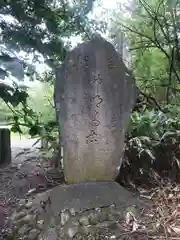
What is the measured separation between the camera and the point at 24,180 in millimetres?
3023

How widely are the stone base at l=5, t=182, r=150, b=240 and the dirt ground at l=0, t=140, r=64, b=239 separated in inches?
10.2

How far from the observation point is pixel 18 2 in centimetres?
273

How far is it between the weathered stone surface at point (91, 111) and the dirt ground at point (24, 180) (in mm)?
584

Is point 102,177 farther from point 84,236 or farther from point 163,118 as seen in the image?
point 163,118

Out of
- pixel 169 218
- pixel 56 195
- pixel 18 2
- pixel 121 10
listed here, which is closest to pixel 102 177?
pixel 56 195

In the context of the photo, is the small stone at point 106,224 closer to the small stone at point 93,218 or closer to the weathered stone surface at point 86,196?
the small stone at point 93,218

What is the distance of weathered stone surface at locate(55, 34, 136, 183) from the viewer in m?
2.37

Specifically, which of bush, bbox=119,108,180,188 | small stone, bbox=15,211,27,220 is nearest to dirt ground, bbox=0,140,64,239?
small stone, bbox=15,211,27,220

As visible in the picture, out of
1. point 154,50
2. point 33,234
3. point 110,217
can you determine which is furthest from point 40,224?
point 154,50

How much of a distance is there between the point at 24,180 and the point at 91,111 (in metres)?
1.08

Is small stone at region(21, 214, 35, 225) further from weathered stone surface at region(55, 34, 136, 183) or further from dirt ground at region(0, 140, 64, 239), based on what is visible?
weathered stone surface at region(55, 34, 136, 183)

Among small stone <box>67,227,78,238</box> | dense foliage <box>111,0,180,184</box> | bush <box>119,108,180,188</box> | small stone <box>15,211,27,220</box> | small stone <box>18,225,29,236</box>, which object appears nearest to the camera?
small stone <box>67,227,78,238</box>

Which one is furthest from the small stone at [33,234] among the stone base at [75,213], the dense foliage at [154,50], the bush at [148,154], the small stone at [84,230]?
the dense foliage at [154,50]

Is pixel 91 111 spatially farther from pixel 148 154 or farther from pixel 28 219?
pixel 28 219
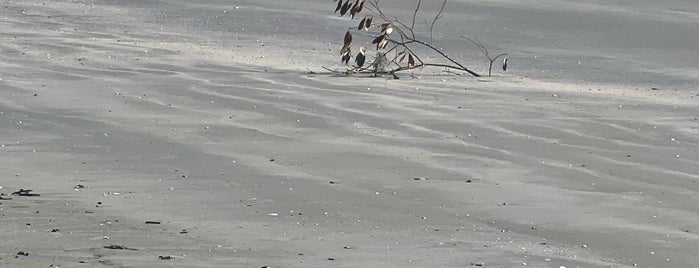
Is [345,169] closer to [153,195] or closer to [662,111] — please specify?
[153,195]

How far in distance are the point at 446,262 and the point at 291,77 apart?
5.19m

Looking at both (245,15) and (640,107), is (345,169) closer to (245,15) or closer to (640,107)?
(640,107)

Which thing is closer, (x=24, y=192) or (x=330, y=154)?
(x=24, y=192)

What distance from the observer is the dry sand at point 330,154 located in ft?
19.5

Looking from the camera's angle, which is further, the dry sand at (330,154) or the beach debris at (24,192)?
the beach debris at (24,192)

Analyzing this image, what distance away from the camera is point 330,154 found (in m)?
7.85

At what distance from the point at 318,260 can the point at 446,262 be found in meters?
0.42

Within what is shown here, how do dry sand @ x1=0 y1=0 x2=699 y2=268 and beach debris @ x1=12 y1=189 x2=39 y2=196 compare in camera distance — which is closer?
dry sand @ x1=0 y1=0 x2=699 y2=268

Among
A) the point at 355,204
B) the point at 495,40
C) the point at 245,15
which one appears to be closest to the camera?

• _What you have to do_: Update the material above by changing every "dirt ground" to "bare soil" and leaving everything else unchanged. Leave out the pictures.

• _Answer to the exercise_:
What is the measured separation between the camera and the point at 24,180 in millimetres?
3023

How widely are the stone base at l=5, t=182, r=150, b=240 and the bare soil at l=0, t=140, r=64, b=239 separated in inches?
10.2

How far from the observation point is pixel 18 2 in centimetres?
273

How far is it between the weathered stone surface at point (91, 111) and the bare soil at point (24, 180) (in mm)?
584

Is point 102,177 farther from point 84,236 or farther from point 163,118 as seen in the image?
point 163,118

Out of
- pixel 169 218
- pixel 56 195
- pixel 18 2
- pixel 121 10
listed here, which is closest to pixel 102 177?
pixel 56 195

In the context of the photo, is the small stone at point 106,224 closer to the small stone at point 93,218 or closer to the weathered stone surface at point 86,196?
the small stone at point 93,218

What is the distance of weathered stone surface at locate(55, 34, 136, 183) from the viewer in m?
2.37

Specifically, which of bush, bbox=119,108,180,188 | small stone, bbox=15,211,27,220 is nearest to bare soil, bbox=0,140,64,239?
small stone, bbox=15,211,27,220

As visible in the picture, out of
1. point 154,50
2. point 33,234
3. point 110,217
can you determine which is furthest from point 40,224?
point 154,50

How much of a distance is there between the point at 24,180 and the point at 91,111 (in metres)?
1.08

Is small stone at region(21, 214, 35, 225) further from weathered stone surface at region(55, 34, 136, 183) or further from bare soil at region(0, 140, 64, 239), based on what is visible?
weathered stone surface at region(55, 34, 136, 183)

Among small stone <box>67,227,78,238</box> | dense foliage <box>111,0,180,184</box> | bush <box>119,108,180,188</box> | small stone <box>15,211,27,220</box> | small stone <box>18,225,29,236</box>, which object appears nearest to the camera?
small stone <box>67,227,78,238</box>

Which one is furthest from the small stone at [33,234] among the stone base at [75,213], the dense foliage at [154,50], the bush at [148,154], the small stone at [84,230]?
the dense foliage at [154,50]

Is pixel 91 111 spatially farther from pixel 148 154 or farther from pixel 28 219?
pixel 28 219
Is [345,169] closer to [153,195] or closer to [662,111] — please specify?
[153,195]

How far in distance are the point at 446,262 and the point at 291,77 apart?
5.19m

Looking at both (245,15) and (640,107), is (345,169) closer to (245,15) or closer to (640,107)?
(640,107)

Which thing is closer, (x=24, y=192) or (x=330, y=154)?
(x=24, y=192)

What distance from the observer is the dry sand at point 330,154 located in ft?
19.5

Looking from the camera's angle, which is further, the dry sand at (330,154) or the beach debris at (24,192)?
the beach debris at (24,192)

Analyzing this image, what distance away from the camera is point 330,154 found (in m)?
7.85

At what distance from the point at 318,260 can the point at 446,262 be found in meters?
0.42

Within what is shown here, how do dry sand @ x1=0 y1=0 x2=699 y2=268 and beach debris @ x1=12 y1=189 x2=39 y2=196 compare in camera distance — which is closer?
dry sand @ x1=0 y1=0 x2=699 y2=268

Among
A) the point at 355,204
B) the point at 495,40
C) the point at 245,15
which one appears to be closest to the camera?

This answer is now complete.